CEOs who are women exhibited a different leadership style than their male counterparts during the COVID-19 pandemic, demonstrating more empathy, adaptability, accountability and diversity, according to a May 25 report by S&P Global.

The report studied the transcripts of leaders at nearly 5,000 companies worldwide from March 9 to Dec. 31.

Five key findings from the report:

  1. CEOs who were women exhibited a more positive communication style at the peak of the pandemic, using more words expressing trust and anticipation. CEOs of both genders expressed negative sentiment at a comparable frequency.
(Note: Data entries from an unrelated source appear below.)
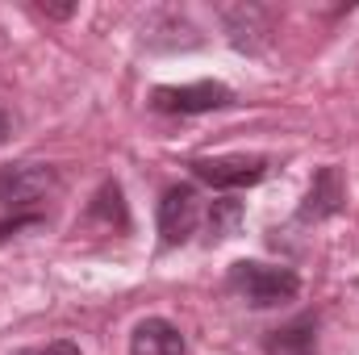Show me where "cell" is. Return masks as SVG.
Listing matches in <instances>:
<instances>
[{
    "instance_id": "cell-1",
    "label": "cell",
    "mask_w": 359,
    "mask_h": 355,
    "mask_svg": "<svg viewBox=\"0 0 359 355\" xmlns=\"http://www.w3.org/2000/svg\"><path fill=\"white\" fill-rule=\"evenodd\" d=\"M230 288L255 305V309H271V305H284L301 293V280L292 267H276V264H255V260H238L230 267Z\"/></svg>"
},
{
    "instance_id": "cell-2",
    "label": "cell",
    "mask_w": 359,
    "mask_h": 355,
    "mask_svg": "<svg viewBox=\"0 0 359 355\" xmlns=\"http://www.w3.org/2000/svg\"><path fill=\"white\" fill-rule=\"evenodd\" d=\"M59 188V176L50 163H8L0 168V205L4 209H29L46 201Z\"/></svg>"
},
{
    "instance_id": "cell-3",
    "label": "cell",
    "mask_w": 359,
    "mask_h": 355,
    "mask_svg": "<svg viewBox=\"0 0 359 355\" xmlns=\"http://www.w3.org/2000/svg\"><path fill=\"white\" fill-rule=\"evenodd\" d=\"M234 100V92L226 84H213V80H201V84H184V88H155L151 105L159 113H180V117H192V113H213V109H226Z\"/></svg>"
},
{
    "instance_id": "cell-4",
    "label": "cell",
    "mask_w": 359,
    "mask_h": 355,
    "mask_svg": "<svg viewBox=\"0 0 359 355\" xmlns=\"http://www.w3.org/2000/svg\"><path fill=\"white\" fill-rule=\"evenodd\" d=\"M192 176L213 188H247L268 176V159L259 155H222V159H192Z\"/></svg>"
},
{
    "instance_id": "cell-5",
    "label": "cell",
    "mask_w": 359,
    "mask_h": 355,
    "mask_svg": "<svg viewBox=\"0 0 359 355\" xmlns=\"http://www.w3.org/2000/svg\"><path fill=\"white\" fill-rule=\"evenodd\" d=\"M196 217H201V201L188 184L168 188L163 201H159V234H163V247H180L188 243V234L196 230Z\"/></svg>"
},
{
    "instance_id": "cell-6",
    "label": "cell",
    "mask_w": 359,
    "mask_h": 355,
    "mask_svg": "<svg viewBox=\"0 0 359 355\" xmlns=\"http://www.w3.org/2000/svg\"><path fill=\"white\" fill-rule=\"evenodd\" d=\"M184 335L168 318H142L130 335V355H184Z\"/></svg>"
},
{
    "instance_id": "cell-7",
    "label": "cell",
    "mask_w": 359,
    "mask_h": 355,
    "mask_svg": "<svg viewBox=\"0 0 359 355\" xmlns=\"http://www.w3.org/2000/svg\"><path fill=\"white\" fill-rule=\"evenodd\" d=\"M343 209V180L334 168H322L313 184H309V192H305V205H301V217L305 222H322V217H330V213H339Z\"/></svg>"
},
{
    "instance_id": "cell-8",
    "label": "cell",
    "mask_w": 359,
    "mask_h": 355,
    "mask_svg": "<svg viewBox=\"0 0 359 355\" xmlns=\"http://www.w3.org/2000/svg\"><path fill=\"white\" fill-rule=\"evenodd\" d=\"M226 17V29H230V38H234V46L238 51H259L264 46V38H268V13L264 8H255V4H238V8H226L222 13Z\"/></svg>"
},
{
    "instance_id": "cell-9",
    "label": "cell",
    "mask_w": 359,
    "mask_h": 355,
    "mask_svg": "<svg viewBox=\"0 0 359 355\" xmlns=\"http://www.w3.org/2000/svg\"><path fill=\"white\" fill-rule=\"evenodd\" d=\"M318 322L313 318H301L284 330H276L268 339V355H318Z\"/></svg>"
},
{
    "instance_id": "cell-10",
    "label": "cell",
    "mask_w": 359,
    "mask_h": 355,
    "mask_svg": "<svg viewBox=\"0 0 359 355\" xmlns=\"http://www.w3.org/2000/svg\"><path fill=\"white\" fill-rule=\"evenodd\" d=\"M238 217H243L238 201H213V209H209V234L213 239H230L234 226H238Z\"/></svg>"
},
{
    "instance_id": "cell-11",
    "label": "cell",
    "mask_w": 359,
    "mask_h": 355,
    "mask_svg": "<svg viewBox=\"0 0 359 355\" xmlns=\"http://www.w3.org/2000/svg\"><path fill=\"white\" fill-rule=\"evenodd\" d=\"M92 217H104L109 226H113V222H117V226H126V205H121V188H117V184H104V188L96 192Z\"/></svg>"
},
{
    "instance_id": "cell-12",
    "label": "cell",
    "mask_w": 359,
    "mask_h": 355,
    "mask_svg": "<svg viewBox=\"0 0 359 355\" xmlns=\"http://www.w3.org/2000/svg\"><path fill=\"white\" fill-rule=\"evenodd\" d=\"M17 355H80L76 343H67V339H59V343H46V347H29V351H17Z\"/></svg>"
},
{
    "instance_id": "cell-13",
    "label": "cell",
    "mask_w": 359,
    "mask_h": 355,
    "mask_svg": "<svg viewBox=\"0 0 359 355\" xmlns=\"http://www.w3.org/2000/svg\"><path fill=\"white\" fill-rule=\"evenodd\" d=\"M8 134H13V121H8V113H4V109H0V142H4V138H8Z\"/></svg>"
}]
</instances>
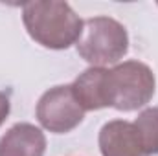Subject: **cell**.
I'll use <instances>...</instances> for the list:
<instances>
[{"label": "cell", "mask_w": 158, "mask_h": 156, "mask_svg": "<svg viewBox=\"0 0 158 156\" xmlns=\"http://www.w3.org/2000/svg\"><path fill=\"white\" fill-rule=\"evenodd\" d=\"M99 149L103 156H147L134 125L121 119L103 125L99 132Z\"/></svg>", "instance_id": "cell-5"}, {"label": "cell", "mask_w": 158, "mask_h": 156, "mask_svg": "<svg viewBox=\"0 0 158 156\" xmlns=\"http://www.w3.org/2000/svg\"><path fill=\"white\" fill-rule=\"evenodd\" d=\"M145 154H158V109H147L132 123Z\"/></svg>", "instance_id": "cell-8"}, {"label": "cell", "mask_w": 158, "mask_h": 156, "mask_svg": "<svg viewBox=\"0 0 158 156\" xmlns=\"http://www.w3.org/2000/svg\"><path fill=\"white\" fill-rule=\"evenodd\" d=\"M7 114H9V99L4 92H0V125L6 121Z\"/></svg>", "instance_id": "cell-9"}, {"label": "cell", "mask_w": 158, "mask_h": 156, "mask_svg": "<svg viewBox=\"0 0 158 156\" xmlns=\"http://www.w3.org/2000/svg\"><path fill=\"white\" fill-rule=\"evenodd\" d=\"M46 138L31 123H17L0 140V156H44Z\"/></svg>", "instance_id": "cell-6"}, {"label": "cell", "mask_w": 158, "mask_h": 156, "mask_svg": "<svg viewBox=\"0 0 158 156\" xmlns=\"http://www.w3.org/2000/svg\"><path fill=\"white\" fill-rule=\"evenodd\" d=\"M22 18L30 37L52 50H64L76 44L83 30V20L66 2H28L24 4Z\"/></svg>", "instance_id": "cell-1"}, {"label": "cell", "mask_w": 158, "mask_h": 156, "mask_svg": "<svg viewBox=\"0 0 158 156\" xmlns=\"http://www.w3.org/2000/svg\"><path fill=\"white\" fill-rule=\"evenodd\" d=\"M101 103L116 110L131 112L147 105L155 94V74L138 61H127L110 70L103 68Z\"/></svg>", "instance_id": "cell-2"}, {"label": "cell", "mask_w": 158, "mask_h": 156, "mask_svg": "<svg viewBox=\"0 0 158 156\" xmlns=\"http://www.w3.org/2000/svg\"><path fill=\"white\" fill-rule=\"evenodd\" d=\"M101 76L103 68H88L83 72L72 84V92L77 99V103L83 107V110H99L103 109L101 103Z\"/></svg>", "instance_id": "cell-7"}, {"label": "cell", "mask_w": 158, "mask_h": 156, "mask_svg": "<svg viewBox=\"0 0 158 156\" xmlns=\"http://www.w3.org/2000/svg\"><path fill=\"white\" fill-rule=\"evenodd\" d=\"M85 117V110L77 103L72 84L50 88L37 105V119L50 132L64 134L77 127Z\"/></svg>", "instance_id": "cell-4"}, {"label": "cell", "mask_w": 158, "mask_h": 156, "mask_svg": "<svg viewBox=\"0 0 158 156\" xmlns=\"http://www.w3.org/2000/svg\"><path fill=\"white\" fill-rule=\"evenodd\" d=\"M76 46L77 53L92 64V68H103L118 63L127 53L129 37L118 20L110 17H94L83 22Z\"/></svg>", "instance_id": "cell-3"}]
</instances>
  2. Female CEOs are significantly underrepresented. Women at companies in the S&P Global Broad Market Index accounted for 5 percent of CEOs on Jan. 25, 2021, compared with 4.9 percent on Feb. 8, 2020. There were 8,047 male CEOs and 411 female CEOs in 2020. By 2021, there were 8,031 male CEOs and 427 female CEOs.

  3. Healthcare and real estate companies are about four times more likely to have a female CEO than energy companies. The top three sectors that have female CEOs are real estate, healthcare and utilities. The three sectors with the lowest number of female CEOs are energy, industrials and materials.

  4. Male CEOs are more prone to discussing metrics, which shows a performance-dominant leadership style. Men were more likely to use words like "profit," "acquisition" and "balance sheet." Their female counterparts were more likely to use words like "customer engagement," "customer satisfaction" and "mission."

  5. For words about family and labor concepts, the three top words men used were "parent," "unemployment" and "state of emergency." Female CEOs took a different approach, using words like "maternity," "paternity" and "gender."